Uncertainty quantification of the ADC-to-temperature conversion routines in the FLIR Ax5 firmware running on the Signaloid Cloud Platform with single-threaded Signaloid C0Pro-M cores runs 613x faster than an already fast C-language Monte-Carlo-based implementation of the same firmware running on an Amazon AWS r7iz high-performance server instance.
The underlying distribution representations are not literal histograms: The distribution plots use an adaptive algorithm to render a mutually-consistent and human-interpretable depiction for both the Signaloid distribution representations and the Monte Carlo samples, to permit qualitative comparison.
Plot of output distribution when running on a Signaloid C0Pro-M core that provides the 613x speedup.
Plot of the output of an 6.8M-iteration Monte Carlo for this use case. This Monte Carlo iteration count provides the same or better Wasserstein distance to ground truth (20M-iteration) Monte Carlo as execution on a Signaloid C0Pro-M core (which is 613x faster).

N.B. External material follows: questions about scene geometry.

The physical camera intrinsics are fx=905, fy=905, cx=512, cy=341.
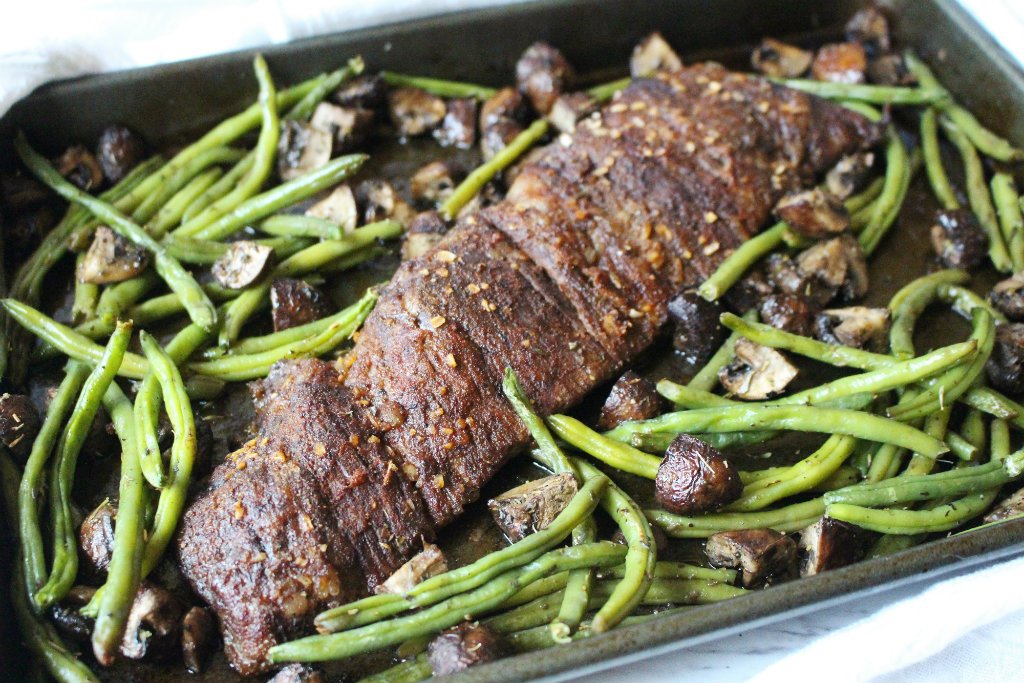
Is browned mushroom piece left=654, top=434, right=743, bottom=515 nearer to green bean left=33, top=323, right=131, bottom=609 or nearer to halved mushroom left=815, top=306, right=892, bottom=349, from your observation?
halved mushroom left=815, top=306, right=892, bottom=349

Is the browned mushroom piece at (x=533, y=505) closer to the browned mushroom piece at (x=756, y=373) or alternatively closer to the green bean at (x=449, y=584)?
the green bean at (x=449, y=584)

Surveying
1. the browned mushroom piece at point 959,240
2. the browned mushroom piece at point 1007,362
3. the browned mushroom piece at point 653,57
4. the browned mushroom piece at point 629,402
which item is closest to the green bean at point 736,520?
the browned mushroom piece at point 629,402

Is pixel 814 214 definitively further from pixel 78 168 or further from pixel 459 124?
pixel 78 168

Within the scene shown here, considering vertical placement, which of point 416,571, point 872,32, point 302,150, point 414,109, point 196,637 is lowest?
point 196,637

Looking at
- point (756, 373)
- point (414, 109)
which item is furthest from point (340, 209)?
point (756, 373)

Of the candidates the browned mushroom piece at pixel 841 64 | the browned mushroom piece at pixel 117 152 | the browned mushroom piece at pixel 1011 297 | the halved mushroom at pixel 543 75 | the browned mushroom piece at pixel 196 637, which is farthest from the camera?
the browned mushroom piece at pixel 841 64

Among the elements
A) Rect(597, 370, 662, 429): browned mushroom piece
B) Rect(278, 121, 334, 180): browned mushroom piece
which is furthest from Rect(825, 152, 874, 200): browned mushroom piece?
Rect(278, 121, 334, 180): browned mushroom piece
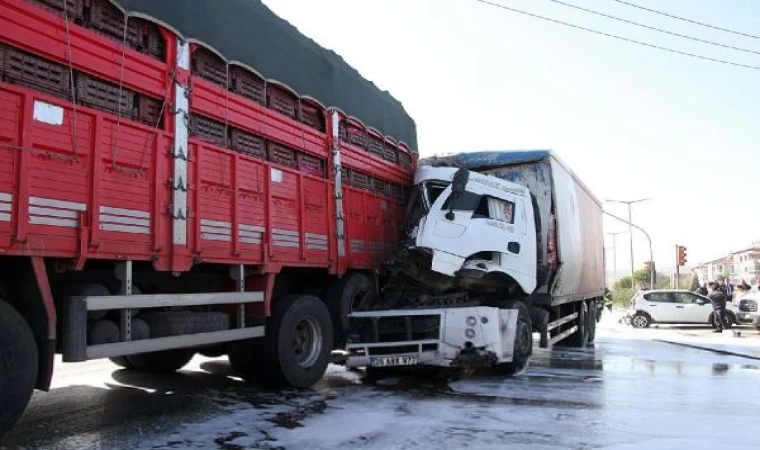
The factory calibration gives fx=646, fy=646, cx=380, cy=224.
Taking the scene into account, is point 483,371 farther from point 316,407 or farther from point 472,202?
point 316,407

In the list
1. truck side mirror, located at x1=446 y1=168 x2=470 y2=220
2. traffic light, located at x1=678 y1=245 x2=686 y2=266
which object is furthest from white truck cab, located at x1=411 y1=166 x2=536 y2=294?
traffic light, located at x1=678 y1=245 x2=686 y2=266

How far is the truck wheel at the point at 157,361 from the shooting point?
8.02 meters

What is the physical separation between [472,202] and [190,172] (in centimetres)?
415

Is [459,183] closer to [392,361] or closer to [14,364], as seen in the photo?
[392,361]

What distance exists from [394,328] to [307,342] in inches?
46.4

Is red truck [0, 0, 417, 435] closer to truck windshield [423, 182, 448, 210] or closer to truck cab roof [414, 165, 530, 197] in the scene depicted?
truck windshield [423, 182, 448, 210]

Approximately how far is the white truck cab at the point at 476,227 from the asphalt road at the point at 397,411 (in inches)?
58.2

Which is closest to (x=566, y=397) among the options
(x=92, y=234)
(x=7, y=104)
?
(x=92, y=234)

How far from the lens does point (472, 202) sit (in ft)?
28.0

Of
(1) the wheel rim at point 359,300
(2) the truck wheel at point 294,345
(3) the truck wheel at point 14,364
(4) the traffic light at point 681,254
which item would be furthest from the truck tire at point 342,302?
(4) the traffic light at point 681,254

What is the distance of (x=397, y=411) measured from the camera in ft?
20.1

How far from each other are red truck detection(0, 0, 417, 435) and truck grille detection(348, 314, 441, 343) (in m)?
0.21

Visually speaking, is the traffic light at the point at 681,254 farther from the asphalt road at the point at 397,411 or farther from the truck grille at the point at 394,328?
the truck grille at the point at 394,328

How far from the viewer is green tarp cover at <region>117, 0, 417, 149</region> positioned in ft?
17.8
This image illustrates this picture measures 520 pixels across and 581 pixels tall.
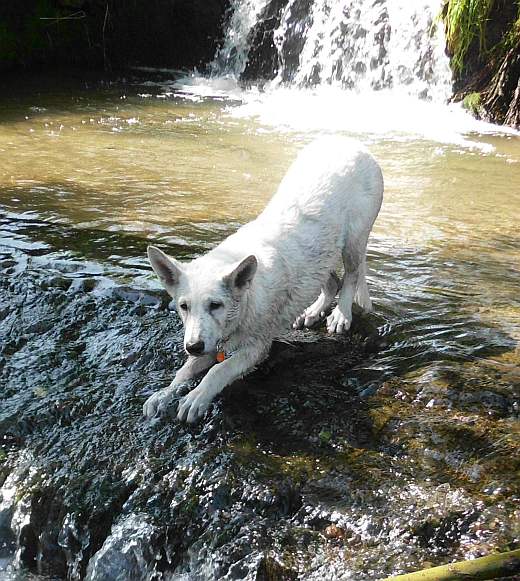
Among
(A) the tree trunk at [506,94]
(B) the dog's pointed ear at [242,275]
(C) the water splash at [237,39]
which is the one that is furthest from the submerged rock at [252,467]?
(C) the water splash at [237,39]

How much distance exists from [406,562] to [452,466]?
743 millimetres

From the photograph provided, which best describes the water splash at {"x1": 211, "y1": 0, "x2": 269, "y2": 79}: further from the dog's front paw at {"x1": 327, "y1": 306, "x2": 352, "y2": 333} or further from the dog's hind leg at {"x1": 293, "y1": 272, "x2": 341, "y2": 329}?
the dog's front paw at {"x1": 327, "y1": 306, "x2": 352, "y2": 333}

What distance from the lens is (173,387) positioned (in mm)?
5082

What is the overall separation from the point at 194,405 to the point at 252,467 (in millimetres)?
635

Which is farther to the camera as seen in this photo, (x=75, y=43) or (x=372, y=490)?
(x=75, y=43)

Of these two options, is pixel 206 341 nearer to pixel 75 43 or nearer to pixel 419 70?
pixel 419 70

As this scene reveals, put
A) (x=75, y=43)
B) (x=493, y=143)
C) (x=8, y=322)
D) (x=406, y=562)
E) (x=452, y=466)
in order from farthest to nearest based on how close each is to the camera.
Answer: (x=75, y=43) → (x=493, y=143) → (x=8, y=322) → (x=452, y=466) → (x=406, y=562)

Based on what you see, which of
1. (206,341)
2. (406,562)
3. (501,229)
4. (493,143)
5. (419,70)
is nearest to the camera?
(406,562)

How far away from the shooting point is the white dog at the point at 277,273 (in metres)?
4.79

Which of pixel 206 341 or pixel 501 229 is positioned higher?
pixel 206 341

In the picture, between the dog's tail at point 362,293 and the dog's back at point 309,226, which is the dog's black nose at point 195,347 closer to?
the dog's back at point 309,226

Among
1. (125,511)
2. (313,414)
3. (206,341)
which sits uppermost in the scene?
(206,341)

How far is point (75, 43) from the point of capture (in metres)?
20.4

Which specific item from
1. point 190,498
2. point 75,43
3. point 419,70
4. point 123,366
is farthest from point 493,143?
point 75,43
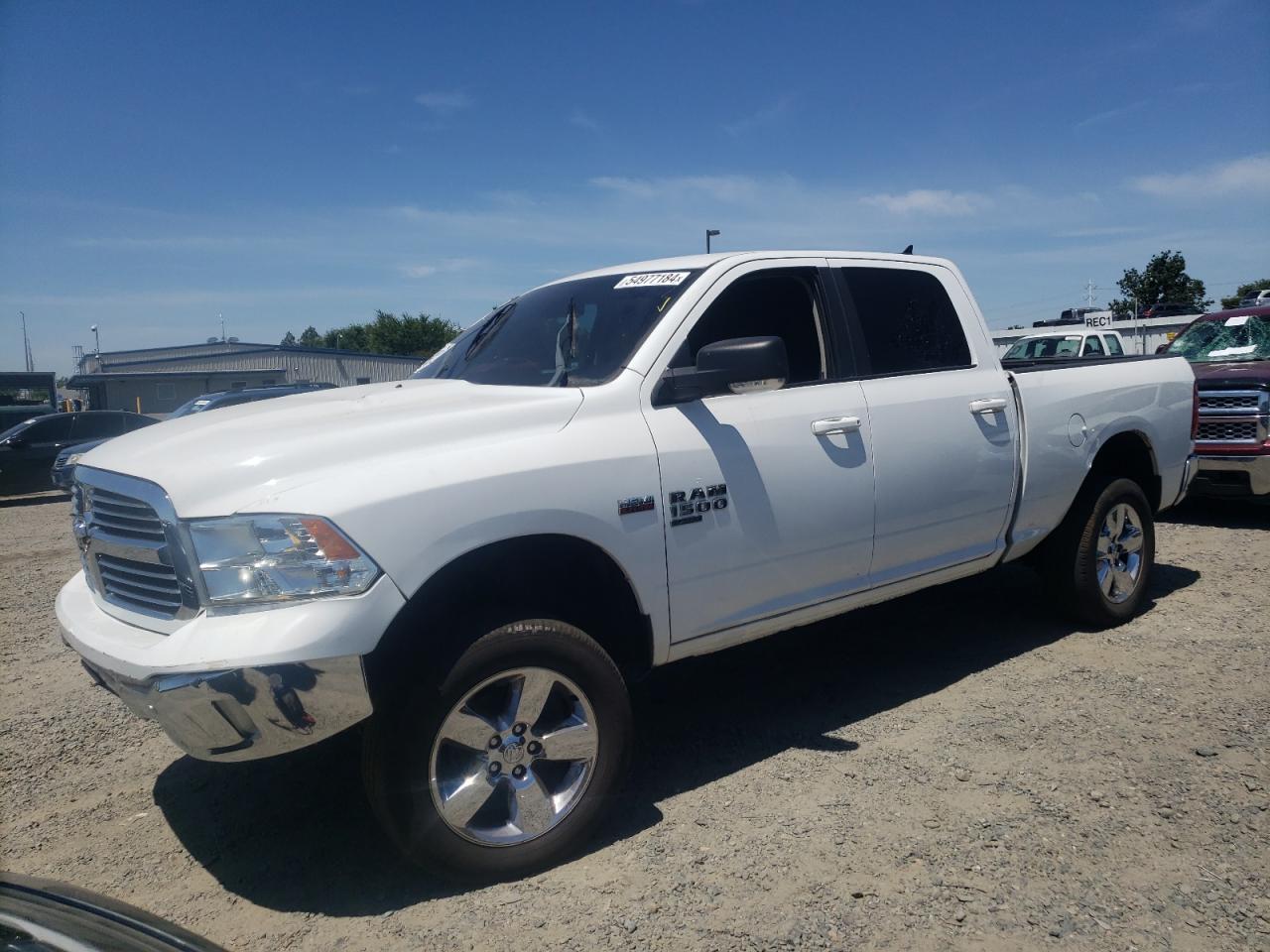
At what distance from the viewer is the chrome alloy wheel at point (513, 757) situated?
2736 millimetres

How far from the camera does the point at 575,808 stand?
2.95 m

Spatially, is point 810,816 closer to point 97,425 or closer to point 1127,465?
point 1127,465

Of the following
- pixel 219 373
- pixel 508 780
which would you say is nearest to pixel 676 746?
pixel 508 780

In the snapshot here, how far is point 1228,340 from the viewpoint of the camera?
942 cm

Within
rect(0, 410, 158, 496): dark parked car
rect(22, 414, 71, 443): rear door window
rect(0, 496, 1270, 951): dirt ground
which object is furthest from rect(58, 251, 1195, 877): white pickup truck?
rect(22, 414, 71, 443): rear door window

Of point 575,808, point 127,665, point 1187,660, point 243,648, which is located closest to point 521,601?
point 575,808

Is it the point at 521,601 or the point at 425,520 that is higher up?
the point at 425,520

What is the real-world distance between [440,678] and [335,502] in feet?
2.02

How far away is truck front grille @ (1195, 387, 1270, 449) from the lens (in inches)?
303

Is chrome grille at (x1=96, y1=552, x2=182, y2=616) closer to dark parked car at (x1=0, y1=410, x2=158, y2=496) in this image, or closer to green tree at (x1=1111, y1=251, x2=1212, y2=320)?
dark parked car at (x1=0, y1=410, x2=158, y2=496)

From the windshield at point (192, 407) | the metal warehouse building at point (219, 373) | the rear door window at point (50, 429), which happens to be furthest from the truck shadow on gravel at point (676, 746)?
the metal warehouse building at point (219, 373)

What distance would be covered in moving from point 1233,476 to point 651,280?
→ 6639mm

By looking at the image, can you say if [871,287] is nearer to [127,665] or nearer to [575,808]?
[575,808]

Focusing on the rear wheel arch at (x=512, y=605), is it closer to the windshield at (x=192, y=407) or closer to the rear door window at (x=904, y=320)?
the rear door window at (x=904, y=320)
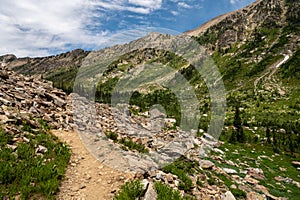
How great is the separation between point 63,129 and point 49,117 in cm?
161

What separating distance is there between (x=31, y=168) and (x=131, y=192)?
429 centimetres

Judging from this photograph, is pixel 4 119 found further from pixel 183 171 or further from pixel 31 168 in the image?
pixel 183 171

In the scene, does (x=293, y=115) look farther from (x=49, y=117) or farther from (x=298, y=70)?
(x=49, y=117)

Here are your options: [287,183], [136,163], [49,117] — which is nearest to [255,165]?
[287,183]

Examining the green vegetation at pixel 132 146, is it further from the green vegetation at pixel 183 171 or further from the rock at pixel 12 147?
the rock at pixel 12 147

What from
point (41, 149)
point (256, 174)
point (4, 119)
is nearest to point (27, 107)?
point (4, 119)

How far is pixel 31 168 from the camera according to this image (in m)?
9.59

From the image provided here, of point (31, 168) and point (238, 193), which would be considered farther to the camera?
point (238, 193)

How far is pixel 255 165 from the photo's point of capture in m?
27.0

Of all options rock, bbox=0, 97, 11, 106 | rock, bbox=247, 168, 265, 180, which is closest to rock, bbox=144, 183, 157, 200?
rock, bbox=0, 97, 11, 106

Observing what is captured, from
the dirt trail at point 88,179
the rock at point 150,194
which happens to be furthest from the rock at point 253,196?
the dirt trail at point 88,179

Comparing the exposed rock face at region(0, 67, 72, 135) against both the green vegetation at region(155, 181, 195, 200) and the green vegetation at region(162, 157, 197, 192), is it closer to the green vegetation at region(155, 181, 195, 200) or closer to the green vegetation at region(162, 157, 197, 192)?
the green vegetation at region(155, 181, 195, 200)

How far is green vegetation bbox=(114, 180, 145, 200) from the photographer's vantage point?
337 inches

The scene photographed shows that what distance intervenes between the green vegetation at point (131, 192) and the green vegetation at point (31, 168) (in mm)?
2509
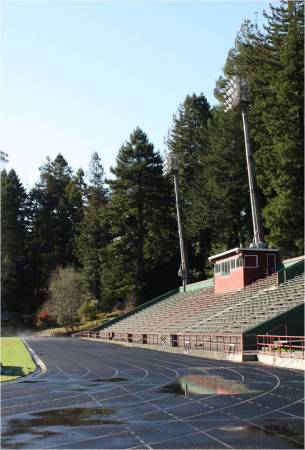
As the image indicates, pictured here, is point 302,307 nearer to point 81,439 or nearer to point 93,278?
point 81,439

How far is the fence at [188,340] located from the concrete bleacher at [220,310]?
24.3 inches

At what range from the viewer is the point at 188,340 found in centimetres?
3797

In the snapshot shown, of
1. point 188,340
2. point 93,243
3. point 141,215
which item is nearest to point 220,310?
point 188,340

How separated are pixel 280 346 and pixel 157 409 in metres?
13.6

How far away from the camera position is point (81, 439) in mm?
10992

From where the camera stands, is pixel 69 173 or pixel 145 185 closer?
pixel 145 185

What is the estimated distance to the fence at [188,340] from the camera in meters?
31.5

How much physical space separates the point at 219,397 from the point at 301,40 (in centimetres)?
4331

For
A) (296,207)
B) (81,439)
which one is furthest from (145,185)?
(81,439)

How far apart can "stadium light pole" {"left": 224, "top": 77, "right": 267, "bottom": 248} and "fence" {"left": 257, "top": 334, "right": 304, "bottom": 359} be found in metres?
14.3

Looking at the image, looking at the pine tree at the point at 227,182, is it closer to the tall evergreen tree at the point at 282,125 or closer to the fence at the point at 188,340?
the tall evergreen tree at the point at 282,125

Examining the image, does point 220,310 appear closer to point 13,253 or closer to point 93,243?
point 93,243

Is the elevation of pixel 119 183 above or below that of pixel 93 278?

Plot of ground truth (20M-iteration) Monte Carlo.
Benchmarking Methodology
Monte Carlo simulations work by statistical sampling and therefore each multi-iteration Monte Carlo run will result in a slightly different output distribution. By contrast, Signaloid's platform is deterministic and each run produces the same distribution for a given Signaloid C0 core type.
The performance improvements are calculated by comparing Signaloid's platform with a Monte Carlo simulation of a similar quality of distribution. First, we run a large Monte Carlo simulation (about 50M iterations) on an AWS r7iz high-performance AWS instance: We use this distribution result as a baseline or ground truth reference of distribution quality. Then we calculate the performance of Signaloid's technology, and compare it with the performance of a Monte Carlo iteration count where the output distribution's Wasserstein distance (to the output distribution of the ground truth reference) is as accurate as the Signaloid-core-executed algorithm's output distribution, with 95% confidence level.
Performance data based on Fall 2025 release of Signaloid's technology.